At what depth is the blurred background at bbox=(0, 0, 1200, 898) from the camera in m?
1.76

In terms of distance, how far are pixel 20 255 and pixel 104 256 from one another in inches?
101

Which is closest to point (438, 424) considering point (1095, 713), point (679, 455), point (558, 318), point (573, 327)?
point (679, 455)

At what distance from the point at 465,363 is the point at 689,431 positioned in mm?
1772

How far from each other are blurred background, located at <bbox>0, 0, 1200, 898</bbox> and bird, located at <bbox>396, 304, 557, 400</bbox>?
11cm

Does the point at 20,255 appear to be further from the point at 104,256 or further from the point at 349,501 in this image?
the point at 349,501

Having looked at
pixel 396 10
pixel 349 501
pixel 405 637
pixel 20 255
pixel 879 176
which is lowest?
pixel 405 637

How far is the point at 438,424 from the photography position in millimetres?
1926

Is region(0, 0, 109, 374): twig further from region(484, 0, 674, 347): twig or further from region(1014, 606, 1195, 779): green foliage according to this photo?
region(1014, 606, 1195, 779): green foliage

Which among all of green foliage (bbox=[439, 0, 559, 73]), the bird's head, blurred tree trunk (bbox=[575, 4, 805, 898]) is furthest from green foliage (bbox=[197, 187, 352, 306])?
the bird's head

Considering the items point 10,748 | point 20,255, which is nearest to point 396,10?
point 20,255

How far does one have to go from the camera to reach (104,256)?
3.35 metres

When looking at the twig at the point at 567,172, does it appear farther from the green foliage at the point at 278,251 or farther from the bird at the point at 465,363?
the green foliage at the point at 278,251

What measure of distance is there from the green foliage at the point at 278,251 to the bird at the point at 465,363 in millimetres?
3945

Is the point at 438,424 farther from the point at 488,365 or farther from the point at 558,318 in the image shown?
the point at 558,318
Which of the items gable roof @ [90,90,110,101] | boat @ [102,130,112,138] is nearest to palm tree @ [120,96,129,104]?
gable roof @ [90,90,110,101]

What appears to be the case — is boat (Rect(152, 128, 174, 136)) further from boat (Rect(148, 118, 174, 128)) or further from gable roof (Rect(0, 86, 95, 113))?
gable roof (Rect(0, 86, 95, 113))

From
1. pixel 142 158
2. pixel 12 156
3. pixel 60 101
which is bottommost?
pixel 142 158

++++

Give back, unchanged, everything in the material from the line containing "What measure of" down to its final line, both ends included.

> [Finished task]:
What measure of distance is there from the green foliage at the point at 278,251 to the bird at the point at 465,363 in millimetres?
3945

Is the point at 438,424 farther from the point at 488,365 or farther from the point at 558,318 in the image shown?
the point at 558,318
Which of the items gable roof @ [90,90,110,101] | boat @ [102,130,112,138] is nearest to palm tree @ [120,96,129,104]?
gable roof @ [90,90,110,101]

What appears to be the case — is boat (Rect(152, 128, 174, 136)) further from boat (Rect(148, 118, 174, 128)) or further from gable roof (Rect(0, 86, 95, 113))?
gable roof (Rect(0, 86, 95, 113))

From
1. pixel 142 158
2. pixel 12 156
3. pixel 60 101
which is bottommost?
pixel 142 158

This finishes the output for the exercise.